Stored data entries
◇ ◇ ◇ ◇

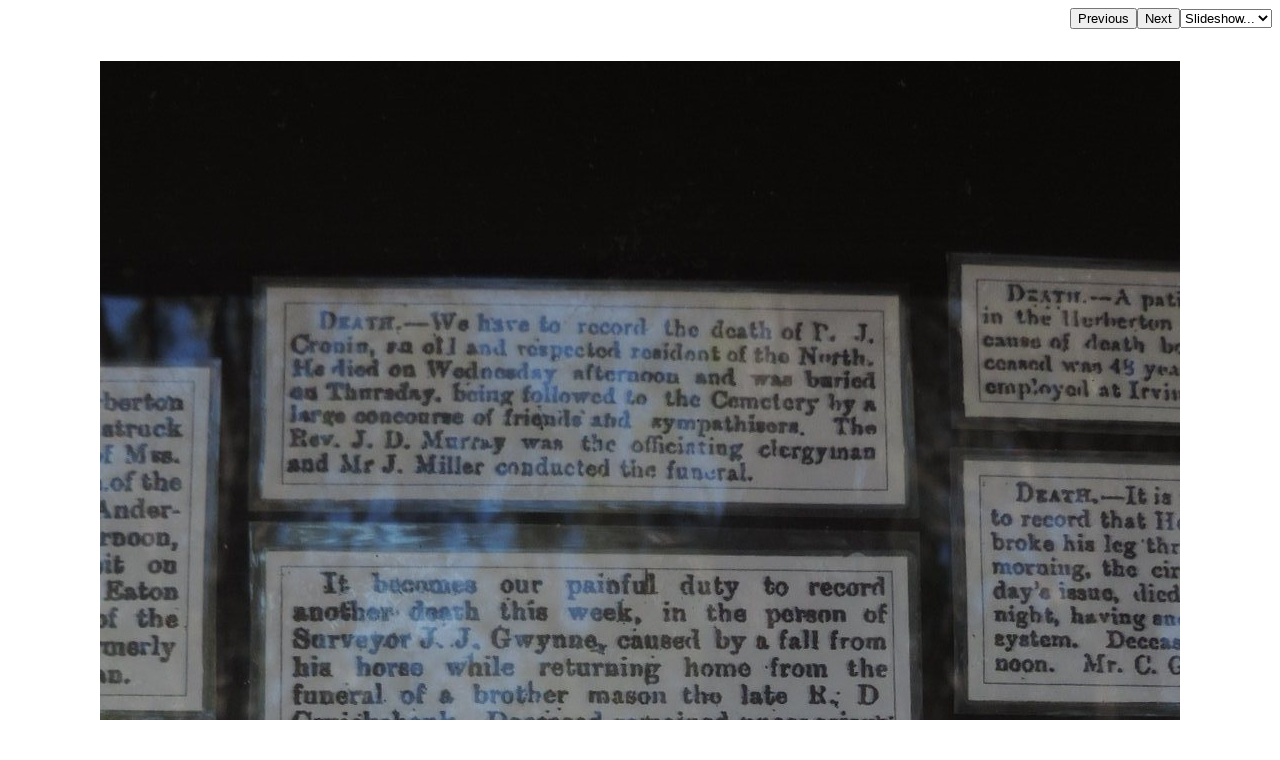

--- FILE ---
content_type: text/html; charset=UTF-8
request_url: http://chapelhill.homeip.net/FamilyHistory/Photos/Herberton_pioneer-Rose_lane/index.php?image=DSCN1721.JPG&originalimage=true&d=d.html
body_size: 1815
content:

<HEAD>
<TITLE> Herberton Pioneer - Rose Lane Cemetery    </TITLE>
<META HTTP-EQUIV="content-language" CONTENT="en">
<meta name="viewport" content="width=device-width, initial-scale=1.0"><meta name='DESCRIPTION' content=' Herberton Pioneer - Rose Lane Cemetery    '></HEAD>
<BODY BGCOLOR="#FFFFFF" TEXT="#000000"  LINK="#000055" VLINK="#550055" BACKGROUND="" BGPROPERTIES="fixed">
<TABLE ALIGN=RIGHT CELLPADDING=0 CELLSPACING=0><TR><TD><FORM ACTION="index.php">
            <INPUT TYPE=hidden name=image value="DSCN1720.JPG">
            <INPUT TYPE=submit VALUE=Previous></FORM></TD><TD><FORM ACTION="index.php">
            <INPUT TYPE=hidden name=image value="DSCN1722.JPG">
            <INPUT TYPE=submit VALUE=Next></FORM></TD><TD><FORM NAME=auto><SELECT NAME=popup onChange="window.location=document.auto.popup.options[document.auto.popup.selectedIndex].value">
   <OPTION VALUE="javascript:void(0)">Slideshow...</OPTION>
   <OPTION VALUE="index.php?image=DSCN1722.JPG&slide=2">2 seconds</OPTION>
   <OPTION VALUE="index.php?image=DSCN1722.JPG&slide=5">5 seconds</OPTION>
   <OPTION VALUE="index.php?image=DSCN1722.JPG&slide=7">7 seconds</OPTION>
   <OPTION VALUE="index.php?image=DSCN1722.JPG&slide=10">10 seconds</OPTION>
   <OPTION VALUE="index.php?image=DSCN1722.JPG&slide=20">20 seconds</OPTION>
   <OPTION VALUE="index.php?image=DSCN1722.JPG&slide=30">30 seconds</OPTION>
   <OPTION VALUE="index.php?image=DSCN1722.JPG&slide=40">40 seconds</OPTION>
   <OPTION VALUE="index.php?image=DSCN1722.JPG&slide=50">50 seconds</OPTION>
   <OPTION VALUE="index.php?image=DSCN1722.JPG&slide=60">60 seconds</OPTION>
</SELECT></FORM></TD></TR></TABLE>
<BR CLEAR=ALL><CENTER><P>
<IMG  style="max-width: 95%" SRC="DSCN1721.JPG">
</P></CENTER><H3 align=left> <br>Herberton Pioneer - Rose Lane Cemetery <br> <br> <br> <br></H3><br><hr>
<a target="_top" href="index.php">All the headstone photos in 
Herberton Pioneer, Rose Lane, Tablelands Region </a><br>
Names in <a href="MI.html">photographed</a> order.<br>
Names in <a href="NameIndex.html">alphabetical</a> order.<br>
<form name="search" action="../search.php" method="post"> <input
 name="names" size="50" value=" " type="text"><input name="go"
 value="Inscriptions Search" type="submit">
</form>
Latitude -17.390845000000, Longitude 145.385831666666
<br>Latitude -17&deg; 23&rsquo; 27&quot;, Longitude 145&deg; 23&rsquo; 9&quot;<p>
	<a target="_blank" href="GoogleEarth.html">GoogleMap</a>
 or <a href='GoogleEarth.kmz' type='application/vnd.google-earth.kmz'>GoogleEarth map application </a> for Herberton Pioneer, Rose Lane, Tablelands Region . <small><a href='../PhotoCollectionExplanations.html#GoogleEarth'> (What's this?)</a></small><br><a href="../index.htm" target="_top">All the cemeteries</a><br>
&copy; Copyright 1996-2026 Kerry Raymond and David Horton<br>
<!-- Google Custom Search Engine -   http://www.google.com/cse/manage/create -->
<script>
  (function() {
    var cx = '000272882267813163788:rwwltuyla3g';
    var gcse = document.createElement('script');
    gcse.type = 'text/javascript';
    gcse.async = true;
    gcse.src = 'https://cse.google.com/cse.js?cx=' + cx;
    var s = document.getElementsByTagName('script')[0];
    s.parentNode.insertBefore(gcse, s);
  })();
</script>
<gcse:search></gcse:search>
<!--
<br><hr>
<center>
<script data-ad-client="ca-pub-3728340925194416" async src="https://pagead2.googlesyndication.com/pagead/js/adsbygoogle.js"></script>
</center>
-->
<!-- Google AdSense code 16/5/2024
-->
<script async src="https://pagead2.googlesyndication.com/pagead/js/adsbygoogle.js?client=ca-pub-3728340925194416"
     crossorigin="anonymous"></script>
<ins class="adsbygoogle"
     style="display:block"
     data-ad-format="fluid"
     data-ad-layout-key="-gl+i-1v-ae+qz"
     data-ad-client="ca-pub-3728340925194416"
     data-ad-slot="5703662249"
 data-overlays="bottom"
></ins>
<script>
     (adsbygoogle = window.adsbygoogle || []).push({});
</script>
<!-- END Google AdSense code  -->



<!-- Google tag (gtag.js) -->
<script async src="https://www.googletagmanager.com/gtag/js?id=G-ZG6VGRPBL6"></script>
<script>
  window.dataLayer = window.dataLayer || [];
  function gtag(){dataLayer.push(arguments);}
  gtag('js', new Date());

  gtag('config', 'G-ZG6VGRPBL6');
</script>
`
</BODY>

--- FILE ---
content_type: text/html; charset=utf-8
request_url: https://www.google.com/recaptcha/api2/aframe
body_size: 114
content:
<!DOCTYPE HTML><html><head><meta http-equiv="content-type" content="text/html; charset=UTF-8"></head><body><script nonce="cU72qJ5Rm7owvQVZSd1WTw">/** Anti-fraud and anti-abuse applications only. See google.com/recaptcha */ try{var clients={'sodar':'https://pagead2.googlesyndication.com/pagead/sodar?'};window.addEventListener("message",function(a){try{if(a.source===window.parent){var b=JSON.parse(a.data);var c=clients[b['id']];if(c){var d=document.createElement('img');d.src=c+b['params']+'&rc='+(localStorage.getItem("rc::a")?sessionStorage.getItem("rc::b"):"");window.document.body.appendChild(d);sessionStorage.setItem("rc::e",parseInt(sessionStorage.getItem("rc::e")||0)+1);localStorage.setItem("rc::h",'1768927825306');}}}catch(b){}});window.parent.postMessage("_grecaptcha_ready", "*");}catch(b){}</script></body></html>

◇ ◇ ◇ ◇

* WORK TO BE COMPLETED *
If a line falls between the first line of the records above and the line containing "name='DESCRIPTION' content=' Herberton", inclusive, retype it exactly; leave pictures out.

* EXERCISE SOLUTION *
--- FILE ---
content_type: text/html; charset=UTF-8
request_url: http://chapelhill.homeip.net/FamilyHistory/Photos/Herberton_pioneer-Rose_lane/index.php?image=DSCN1721.JPG&originalimage=true&d=d.html
body_size: 1815
content:

<HEAD>
<TITLE> Herberton Pioneer - Rose Lane Cemetery    </TITLE>
<META HTTP-EQUIV="content-language" CONTENT="en">
<meta name="viewport" content="width=device-width, initial-scale=1.0"><meta name='DESCRIPTION' content=' Herberton Pioneer - Rose Lane Cemetery    '></HEAD>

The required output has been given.